Exposure and medical records must be made available on request to the Assistant Secretary, the Director, employees, and designated representatives; when you cease doing business you must transfer required records to the successor employer or to the Director if there is no successor, as set out in 1990.151(q)(3)(i)-(ii) and 1990.151(q)(4)(i)-(ii).

  • Employer duties: make all records maintained under the section available for examination and copying by the Assistant Secretary and the Director (1990.151(q)(3)(i)).
  • Provide employee exposure measurement records and employee medical records upon request to employees, their designated representatives, and the Assistant Secretary in accordance with 29 CFR 1910.20(a)–(e) and (g)–(i).
  • If you cease business, a successor employer must receive and retain required records (1990.151(q)(4)(i)); if there is no successor, transmit records to the Director (1990.151(q)(4)(ii)).
  • Follow additional transfer requirements in 29 CFR 1910.20(h) when transferring or transmitting records.

Under 1990.151(r)(2), what rights do employees or their representatives have to observe exposure monitoring, and what must the employer provide the observer?

Affected employees or their designated representatives are entitled to observe exposure monitoring and to receive explanations and results, and if observation requires entry into an area with required protective clothing or equipment the employer must provide that PPE and require the observer to follow applicable safety procedures, as required by 1990.151(r)(1) and 1990.151(r)(2).

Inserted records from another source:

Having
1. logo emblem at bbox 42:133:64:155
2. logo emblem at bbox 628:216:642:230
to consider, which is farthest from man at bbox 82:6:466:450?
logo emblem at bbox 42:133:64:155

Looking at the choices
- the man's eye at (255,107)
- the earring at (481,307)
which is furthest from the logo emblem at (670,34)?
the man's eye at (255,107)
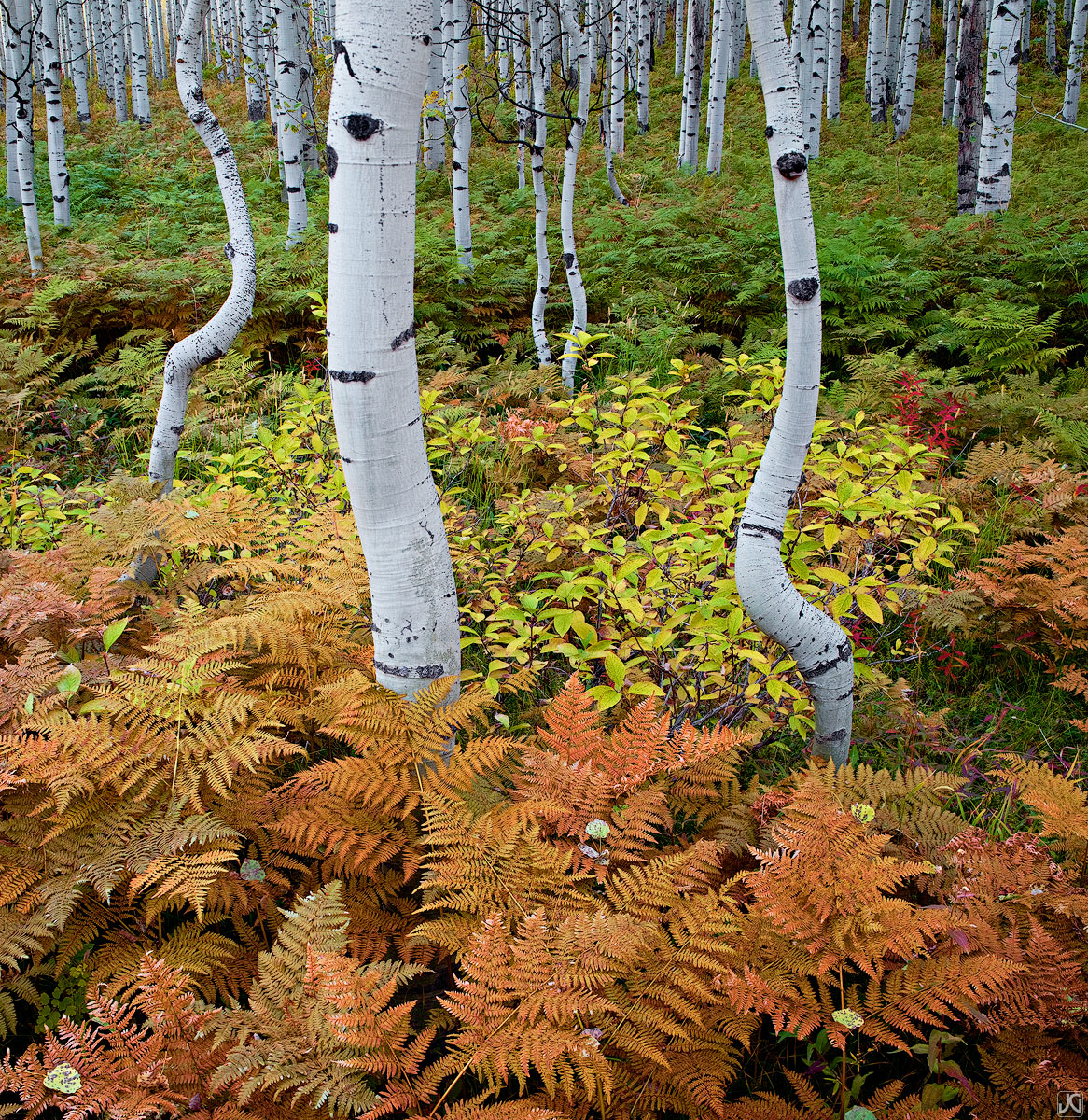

  • If observation requires entering an area where protective clothing or equipment is required, the employer must provide the observer with the same PPE and ensure they use it and follow other safety procedures (1990.151(r)(2)(i)).
  • Observers are entitled to receive an explanation of the measurement procedures, observe all measurement steps performed at the place of exposure, and record the results and receive results supplied by the laboratory (1990.151(r)(2)(ii)(A)-(C)).

Practical note: Provide observers PPE and a brief orientation to the sampling procedure so observation does not interfere with accurate sampling.